LAWRENCE CO.—Court’s over for the day in Lawrence County, where both the state and defense rested today in the murder trial of Tyler McQueen; here’s the newsblast, followed by transcript:
Disclosure NewsMagazine/DisclosureNewsOnline Thursday, May 2, 2013 afternoon news blast.
The testimony in the murder case of 21-year-old Tyler McQueen ended this afternoon with defense attorney Matt Vaughn calling two witnesses and playing an audiotaped interview and announcing McQueen will not take the stand.
McQueen faces three counts of First Degree Murder in the March 24, 2012 stabbing death of 78-year-old Bob Westall in Westall’s sister’s apartment in United Methodist Village in Lawrenceville.
Authorities say McQueen committed the murder at the behest of Westall’s niece Helen Marie Westall, who hired him as a hit man promising a payment of $10,000 cash and an Oldsmobile Cutlass.
Vaughn’s first witness was Lawrence County Jail administrator Angel Fuentes, who testified that he processed both McQueen and Helen Marie into the jail on March 30, 2012.
Fuentes testified that Helen Marie was 5’6”, 171 pounds and right handed and that Tyler McQueen was 5’6”, 145 and also right handed.
Vaughn asked no further questions.
He called case agent Tim Brown back to the stand, who laid the foundation for the playing of the audiotape in which McQueen admitted again that Helen Marie had hired him to “kill Bob Westall for $10,000 and a car.”
Brown asked. “And you agreed to kill Bob, correct?”
“Yes,” McQueen said. “That’s what she wanted from me but I was just all talk.”
“But she thought you were going to kill Bob,” Brown continued.
“Yes,” McQueen said.
Brown told McQueen that Helen Marie had changed her story again and now she was saying the entire murder was his idea.
“She’s the reason I am here [in jail],” McQueen said. “So testifying against her won’t be a problem.”

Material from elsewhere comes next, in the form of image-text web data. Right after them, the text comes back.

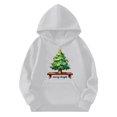 thumbnail image 3 of Sudadera con capucha para niñas y niños, sudadera de manga larga con cuello redondo y estampado de moda, jersey con bolsillo, sudadera de poliéster para niñas, 3 of 8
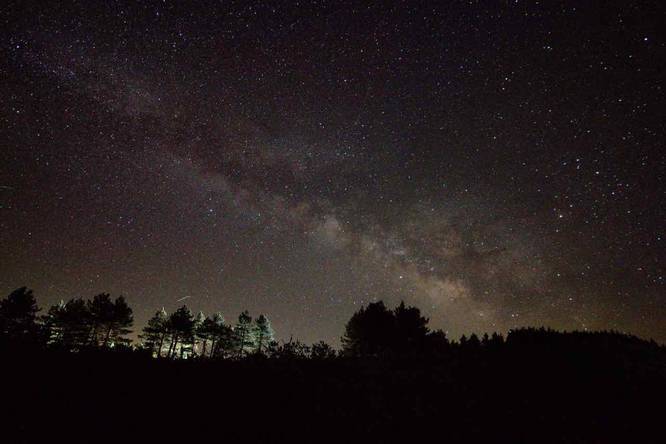 Milky Way from the Beaver Dam Trail. June 2018
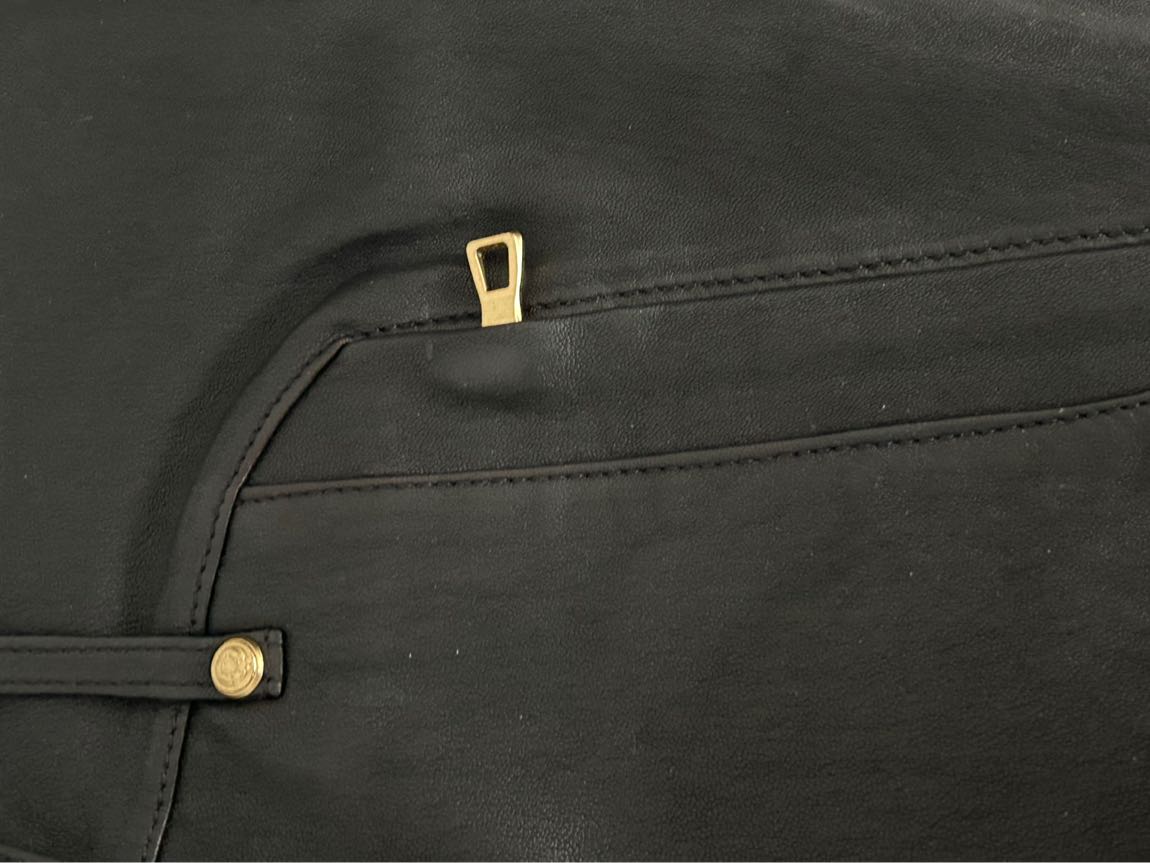 Balmain Siyah Gercek Deri Pantolon — görsel 4/8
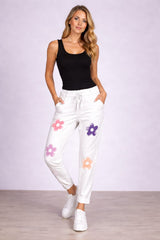 Floral Print Ladies Magic Pant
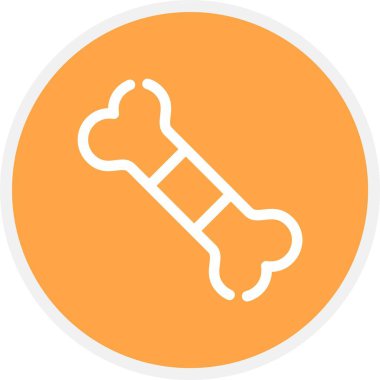 Kemik, Basit Vektör Simgesi İllüstrasyonu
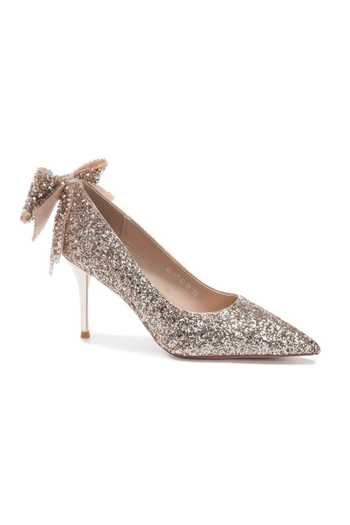 Buy_Ozzaro_Gold Anmol Rhinestone Studded Heels _Online_at_Aza_Fashions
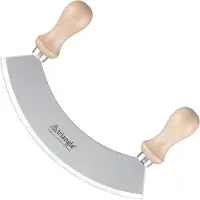 Triangle Wiegemes 17.5cm - Scherp & Stijlvol - RVS met Beukenhouten Heft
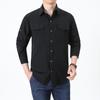 Camisetas de Manga Larga de Secado Rápido Malla Transpirable Camisetas de Pesca para Hombre Senderismo Trabajo Camisas Cargo Talla Grande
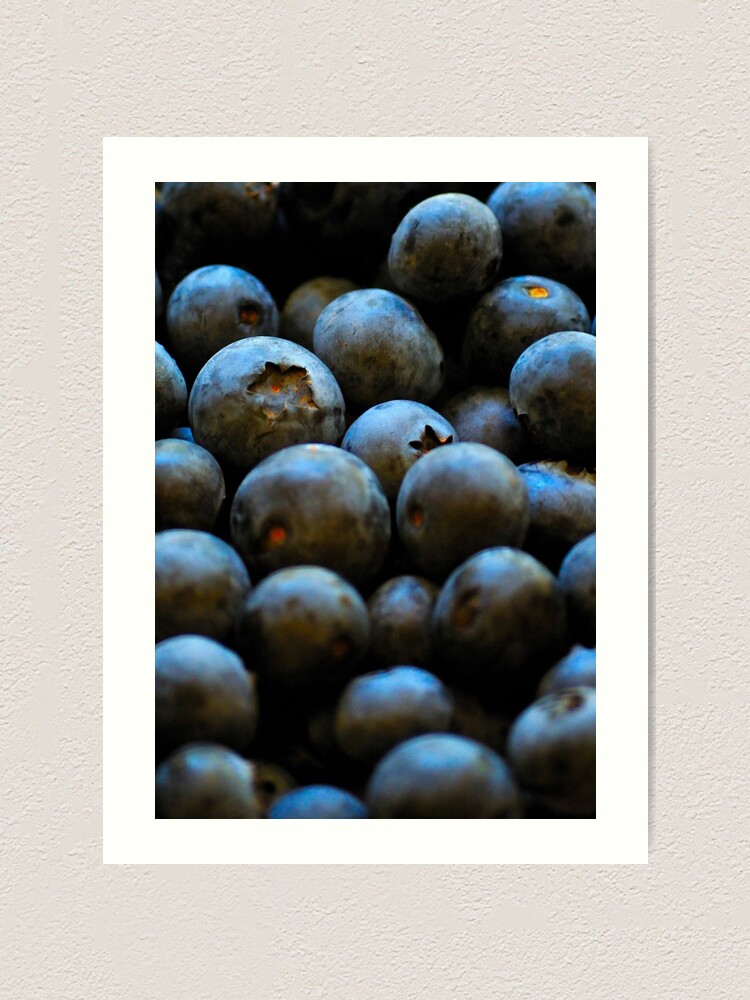 Thumbnail 2 of 3, Art Print, Blueberries designed and sold by Tiffany Dryburgh.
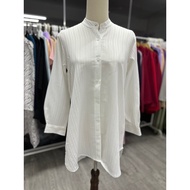 BLOUSE LESS IRON COTTON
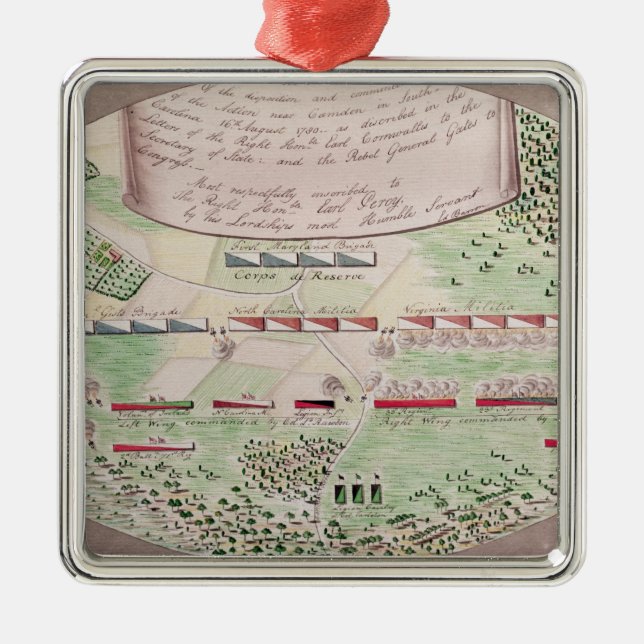 Kampf von Camden, 1780 Silbernes Ornament (Vorne)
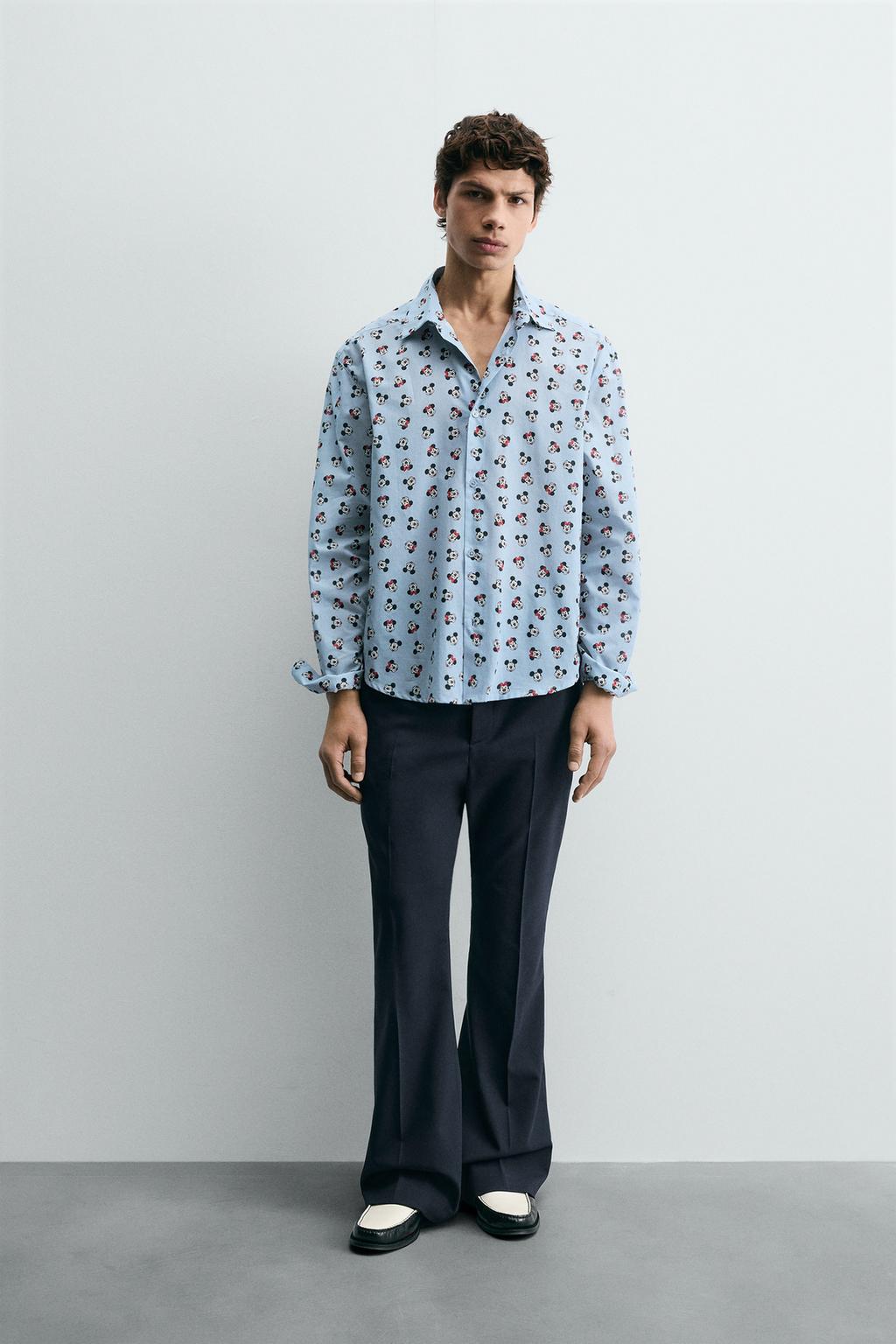 РУБАШКА MINNIE + MICKEY MOUSE HARRY LAMBERT ДЛЯ ZARA X DISNEY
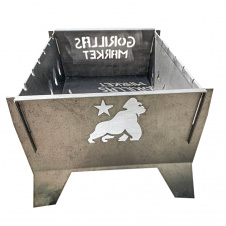 Мангал разборной Gorillas Market "Gorillas BBQ" 1,5мм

McQueen said several times that he had no intentions of killing Westall and was in fact afraid of Helen Marie.
At one point during the struggle with Westall, McQueen said he told him that if he would just stop attacking him he would explain.
Prosecutors argue McQueen intended to kill Westall or he would have not have driven himself to Westall’s apartment, he would not have pulled the phone wires to prevent a call for help and he would not have crawled through a window as he was instructed by Helen Marie.
Closing arguments are set to begin at 9 a.m. tomorrow morning (May 3, 2013) with jury instructions to follow shortly thereafter, clearing the way for deliberations to begin.